**Exercise:**
Retype the passage of the Doctor Who review below word for word, from "The previous episode" up to and including "difficult to meet.".

Doctor Who – Season 10 Episode 12
“The Doctor Falls”
Doctor Who closes off the current season with an abundance of Cybermen and two versions of the Master to challenge the Doctor.
The previous episode was a tough act to follow in terms of what it promised. Bringing back the Mondassian Cybermen, doubling up on versions of the Master and teasing a Regeneration bring with them lofty expectations that will be difficult to meet.
Having a lot of ground to cover in a finale is nothing new certainly in this show and especially for Steven Moffat but this episode surprises by keeping the core narrative relatively simple. It isn’t about a Cyberman Invasion or the Doctor dealing with his greatest enemy doubled, it’s about protecting people and the Doctor staying true to himself. In this case, simple is always better.
The episode picks up with the Master and Missy holding the Doctor prisoner and threatening to show him a new kind of death. In many ways this could easily have been the entire episode and it might have been fine that way. I could almost see an episode where we learn how the Master has changed through his/her regenerations as the Doctor figures out a way to stop them and that might have been interesting on its own. The problem with that is that it’s completely expected and I think the episode mines it for what its worth. John Simm and Michelle Gomez are delightful to watch together. There’s an underlying hint that they are the same person but the performances celebrate their differences rather than focusing on what makes them similar. As such it feels like an unlikely pairing with some level of familiarity to that.
John Simm is noteworthy as he could so easily have played the character like an over the top Saturday morning cartoon villain but there’s plenty of nuance to his performance suggesting more depth than is given by how he is characterised.
Amusingly, two versions of the Master aren’t enough to outsmart the Doctor who has already figured a way out of the situation as they obliviously gloat. Of course the Doctor had engineered a way for the Cybermen to zero in on lifeforms with two hearts which changes the Master’s plan to one of self preservation. Peter Capaldi is excellent in this scene as the Doctor shows no fear when at the mercy of Missy and the Master together. It’s somewhat predictable that he would have already planned a way out of it and I was reminded of “The Family of Blood” in the way that he carried out his plan. There are other references as well such as the scarecrows and defending a stronghold with apparently crude weapons.

**Dataset extract:**
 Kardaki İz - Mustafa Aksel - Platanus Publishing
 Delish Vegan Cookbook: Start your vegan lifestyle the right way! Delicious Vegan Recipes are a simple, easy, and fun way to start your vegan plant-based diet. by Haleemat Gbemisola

**Response:**
The previous episode was a tough act to follow in terms of what it promised. Bringing back the Mondassian Cybermen, doubling up on versions of the Master and teasing a Regeneration bring with them lofty expectations that will be difficult to meet.